*** Exercise material ***
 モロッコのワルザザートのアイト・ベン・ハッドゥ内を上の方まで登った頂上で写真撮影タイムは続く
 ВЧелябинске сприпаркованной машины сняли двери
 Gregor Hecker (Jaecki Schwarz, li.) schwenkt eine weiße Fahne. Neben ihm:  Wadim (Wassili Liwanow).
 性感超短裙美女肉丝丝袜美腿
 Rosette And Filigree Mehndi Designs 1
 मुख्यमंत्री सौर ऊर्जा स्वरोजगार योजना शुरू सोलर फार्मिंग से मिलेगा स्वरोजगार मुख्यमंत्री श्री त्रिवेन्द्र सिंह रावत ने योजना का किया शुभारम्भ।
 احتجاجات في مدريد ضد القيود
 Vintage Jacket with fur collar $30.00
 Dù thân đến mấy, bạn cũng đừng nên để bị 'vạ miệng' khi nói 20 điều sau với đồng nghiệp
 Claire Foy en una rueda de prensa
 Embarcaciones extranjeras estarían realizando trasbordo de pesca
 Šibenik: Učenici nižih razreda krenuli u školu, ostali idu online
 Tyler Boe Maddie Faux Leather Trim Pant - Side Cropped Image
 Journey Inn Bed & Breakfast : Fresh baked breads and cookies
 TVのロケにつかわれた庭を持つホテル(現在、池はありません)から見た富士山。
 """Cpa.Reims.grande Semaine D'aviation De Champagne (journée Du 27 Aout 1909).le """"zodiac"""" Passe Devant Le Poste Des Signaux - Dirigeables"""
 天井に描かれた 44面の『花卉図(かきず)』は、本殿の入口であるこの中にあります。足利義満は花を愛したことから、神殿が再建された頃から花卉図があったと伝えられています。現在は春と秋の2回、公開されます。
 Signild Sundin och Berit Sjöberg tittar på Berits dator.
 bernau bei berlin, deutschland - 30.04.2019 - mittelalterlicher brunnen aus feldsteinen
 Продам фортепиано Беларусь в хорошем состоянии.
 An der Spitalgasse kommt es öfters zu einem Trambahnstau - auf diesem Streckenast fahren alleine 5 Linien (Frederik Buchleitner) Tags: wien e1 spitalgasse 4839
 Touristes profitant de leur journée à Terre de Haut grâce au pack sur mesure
*** End of Exercise material ***
§ **Task goal**
Please output the records shown above, with every character intact.

§ **Result of the task**
 モロッコのワルザザートのアイト・ベン・ハッドゥ内を上の方まで登った頂上で写真撮影タイムは続く
 ВЧелябинске сприпаркованной машины сняли двери
 Gregor Hecker (Jaecki Schwarz, li.) schwenkt eine weiße Fahne. Neben ihm:  Wadim (Wassili Liwanow).
 性感超短裙美女肉丝丝袜美腿
 Rosette And Filigree Mehndi Designs 1
 मुख्यमंत्री सौर ऊर्जा स्वरोजगार योजना शुरू सोलर फार्मिंग से मिलेगा स्वरोजगार मुख्यमंत्री श्री त्रिवेन्द्र सिंह रावत ने योजना का किया शुभारम्भ।
 احتجاجات في مدريد ضد القيود
 Vintage Jacket with fur collar $30.00
 Dù thân đến mấy, bạn cũng đừng nên để bị 'vạ miệng' khi nói 20 điều sau với đồng nghiệp
 Claire Foy en una rueda de prensa
 Embarcaciones extranjeras estarían realizando trasbordo de pesca
 Šibenik: Učenici nižih razreda krenuli u školu, ostali idu online
 Tyler Boe Maddie Faux Leather Trim Pant - Side Cropped Image
 Journey Inn Bed & Breakfast : Fresh baked breads and cookies
 TVのロケにつかわれた庭を持つホテル(現在、池はありません)から見た富士山。
 """Cpa.Reims.grande Semaine D'aviation De Champagne (journée Du 27 Aout 1909).le """"zodiac"""" Passe Devant Le Poste Des Signaux - Dirigeables"""
 天井に描かれた 44面の『花卉図(かきず)』は、本殿の入口であるこの中にあります。足利義満は花を愛したことから、神殿が再建された頃から花卉図があったと伝えられています。現在は春と秋の2回、公開されます。
 Signild Sundin och Berit Sjöberg tittar på Berits dator.
 bernau bei berlin, deutschland - 30.04.2019 - mittelalterlicher brunnen aus feldsteinen
 Продам фортепиано Беларусь в хорошем состоянии.
 An der Spitalgasse kommt es öfters zu einem Trambahnstau - auf diesem Streckenast fahren alleine 5 Linien (Frederik Buchleitner) Tags: wien e1 spitalgasse 4839
 Touristes profitant de leur journée à Terre de Haut grâce au pack sur mesure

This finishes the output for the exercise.